[sword-devel] Comming soon: new improved sword searching

sword-devel@crosswire.org sword-devel@crosswire.org
Wed, 11 Sep 2002 20:44:50 +0600


> On September 9, 2002 07:12, porton@narod.ru wrote:
> > Bible is 31102 (if I counted correctly) verses. It is ~3.8Kbytes if a bit
> > for every verse.
> 
> You counted all the verses in the Bible?! (grin)
> 
> > Searching for "Christ & (God | Father)" we can construct 3 such bit vectors
> > (~10.6Kbytes) and then make logical operations over these.
> 
> Bit vectors have some nice properties such as the ability to do very fast 
> logical operations. However, they have some significant downsides as well:
> 
> 1. They are very large to store for the Bible. I did a quick calculation and I 
> figured the indexes I've build would increase approx 10 x if I stored them as 
> bit vectors. The reason for this is that the average word occurs only 100 
> times, at least in the KJV (I assume other word based languages are in the 
> same order of magnitude). This means that 4K bit vectors are very sparse.

I don't suggest to store so for anything, but only for the most often 
encountered words (like "the").

> 2. Converion to and from them can be costly computationaly (especially 
> converting from them). Since storing bit vectors and returning bit vectors to 
> the frontends aren't options this would have to be considered.

If my memory is right, 80386 has a special command for searching ones in bit 
vectors. In any case searching non-zeor bytes is fast.

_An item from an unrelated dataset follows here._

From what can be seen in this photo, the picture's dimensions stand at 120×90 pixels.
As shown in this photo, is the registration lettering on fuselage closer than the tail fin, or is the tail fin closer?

> 3. Perhaps most significantly, bit vectors are only really a big improvement 
> for logical operators. Verse and word proximity (i.e. within x verses, or 
> within y words) are better done other ways. This could easily lead to 
> multiple conversions to and from bit vectors just to complete one search 
> expression.

I'm not about verse proximity, but namely about paragraphs with specified 
borders!

> > I can (as will have time) even write necessary algorithms. If it will be
> > too slow for 80386, I can remember its assembler!
> 
> Since Sword is a cross platform library, assembler isn't really an option (I 
> know it is already compiled on at least 3 different CPU arcitectures). Plus, 
> do you really think hand coded assembly would be much faster than what a good 
> compiler could produce for a series of bitwise logical operations on arrays?

Isn't only 80386 slow?
-- 
Victor Porton (porton@ex-code.com)